The lawsuit accuses top Turkish officials including President Erdogan of ‘war crimes.’ While largely symbolic, the lawsuit adds to a growing list of contentious issues between Turkey and Germany.
A group of German lawmakers and rights activists on Monday filed a civil lawsuit against Turkish President Recep Tayyip Erdogan for alleged “war crimes” committed in ongoing military operations in the Kurdish populated southeast of the country.
Lawyers Britta Eder and Petra Dervishaj filed the more than 200-page document with Federal prosecutors in Berlin as “an ethical obligation to bring charges here in Germany against Turkey for war crimes.” The complaint also mentions former prime minister Ahmet Davutoglu and other top officials from the government, military and police.
The accusations echo those of Turkey’s Kurdish opposition and human rights groups, which have documented widespread abuses during months of counter-terror operations in southeast Turkey.
Peace process broken
Since a peace process and ceasefire broke down last year, several thousand soldiers and Kurdish militants have been killed, as well as more than 300 civilians caught between the warring parties.
In response to Kurdistan Workers’ Party (PKK) militants occupying urban areas in the southeast, Turkish security forces used heavy handed tactics – including tanks and artillery – and open ended curfews to root out the rebels. More than 1.5 million people were impacted by the curfews, according to the Turkish Human Rights Foundation.
Ulla Jelpke, an MP from Germany’s Left Party, said it was important to increase awareness among the public and government so that “in the future there will be much stronger and clearer protests against the actions of a NATO member against the Kurds and opposition.”

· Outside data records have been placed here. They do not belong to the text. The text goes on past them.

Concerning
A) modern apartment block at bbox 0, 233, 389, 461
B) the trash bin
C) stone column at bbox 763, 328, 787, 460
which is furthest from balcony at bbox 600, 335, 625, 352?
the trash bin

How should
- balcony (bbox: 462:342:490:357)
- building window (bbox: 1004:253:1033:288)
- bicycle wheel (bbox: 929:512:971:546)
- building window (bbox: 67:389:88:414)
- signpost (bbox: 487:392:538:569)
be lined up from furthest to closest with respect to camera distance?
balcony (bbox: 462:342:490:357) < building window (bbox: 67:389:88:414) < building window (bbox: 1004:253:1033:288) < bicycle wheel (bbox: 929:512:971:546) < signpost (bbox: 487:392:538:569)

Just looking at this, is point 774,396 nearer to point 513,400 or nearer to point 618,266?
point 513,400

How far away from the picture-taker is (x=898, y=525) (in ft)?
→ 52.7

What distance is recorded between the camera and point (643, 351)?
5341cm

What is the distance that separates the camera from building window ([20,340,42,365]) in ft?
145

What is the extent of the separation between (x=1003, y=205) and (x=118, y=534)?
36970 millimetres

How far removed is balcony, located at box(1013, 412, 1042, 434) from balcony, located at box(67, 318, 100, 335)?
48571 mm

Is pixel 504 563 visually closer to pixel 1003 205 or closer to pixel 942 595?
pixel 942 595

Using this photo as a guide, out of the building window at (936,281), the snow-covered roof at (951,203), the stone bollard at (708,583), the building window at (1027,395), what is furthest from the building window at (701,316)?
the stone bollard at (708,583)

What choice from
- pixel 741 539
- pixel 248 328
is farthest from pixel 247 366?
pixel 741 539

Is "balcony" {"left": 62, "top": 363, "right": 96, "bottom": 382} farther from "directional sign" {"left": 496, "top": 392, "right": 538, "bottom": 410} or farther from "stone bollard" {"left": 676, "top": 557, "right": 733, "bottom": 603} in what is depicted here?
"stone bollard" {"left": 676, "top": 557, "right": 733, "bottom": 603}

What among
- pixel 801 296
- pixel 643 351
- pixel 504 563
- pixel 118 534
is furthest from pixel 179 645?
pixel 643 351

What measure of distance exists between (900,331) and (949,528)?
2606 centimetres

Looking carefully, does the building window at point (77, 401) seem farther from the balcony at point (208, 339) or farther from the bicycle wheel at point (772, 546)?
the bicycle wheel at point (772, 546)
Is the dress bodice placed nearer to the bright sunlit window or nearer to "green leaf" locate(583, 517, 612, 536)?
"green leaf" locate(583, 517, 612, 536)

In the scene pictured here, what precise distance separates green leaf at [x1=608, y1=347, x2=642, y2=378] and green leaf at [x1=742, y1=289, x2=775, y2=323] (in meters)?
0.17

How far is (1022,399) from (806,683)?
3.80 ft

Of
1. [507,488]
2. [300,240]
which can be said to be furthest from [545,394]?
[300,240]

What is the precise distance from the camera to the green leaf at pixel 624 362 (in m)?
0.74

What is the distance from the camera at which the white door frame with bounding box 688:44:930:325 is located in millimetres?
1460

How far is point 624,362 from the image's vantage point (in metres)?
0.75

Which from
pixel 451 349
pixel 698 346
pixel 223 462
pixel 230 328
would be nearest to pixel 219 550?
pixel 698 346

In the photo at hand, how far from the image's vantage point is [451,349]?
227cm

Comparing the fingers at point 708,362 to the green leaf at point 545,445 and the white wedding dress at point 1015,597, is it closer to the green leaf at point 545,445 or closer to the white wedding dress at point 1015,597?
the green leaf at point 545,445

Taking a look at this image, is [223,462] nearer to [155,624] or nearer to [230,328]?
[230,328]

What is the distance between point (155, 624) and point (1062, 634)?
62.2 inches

The lawsuit centers largely on events in Cizre, one of several urban areas in the Kurdish southeast that was heavily damaged and made to look like scenes from neighboring Syria.
According to the complaint, in the first half of September last year 21 people were killed. Many were shot by security forces near their homes during a state of emergency in the city.
In another allegation, 178 people were killed between December 2015 and March 2016. The 178 deaths occurred during what has come to be known as the “basement massacre,” when Turkish security forces stormed three residential basements where civilians were hiding. The security forces are alleged to have set fire to the crowded basements, or shot and killed civilians before torching the corpses.
The Turkish government has refrained from investigating the massacres and vowed to continue to fight terrorism. Human rights organizations and the UN have called for investigations into collective punishment, destruction of property, torture, arbitrary arrest and killings.
Turkish law for military immunity
The lawsuit comes a week after the Turkish parliament passed a law giving military officers immunity from prosecution for any human rights abuses committed during counter-terror operations.
While in many ways symbolic, the lawsuit adds to growing list of contentious issues between Berlin and Ankara at a time Chancellor Angela Merkel is relying on Turkey to implement a migration deal with the EU.
Merkel faces increasing criticism at home for not taking a harder stance on Turkey over a crackdown on the press, human rights abuses and deterioration of democracy in the country. A German parliament Armenian genocide resolution passed earlier this month is also testing relations.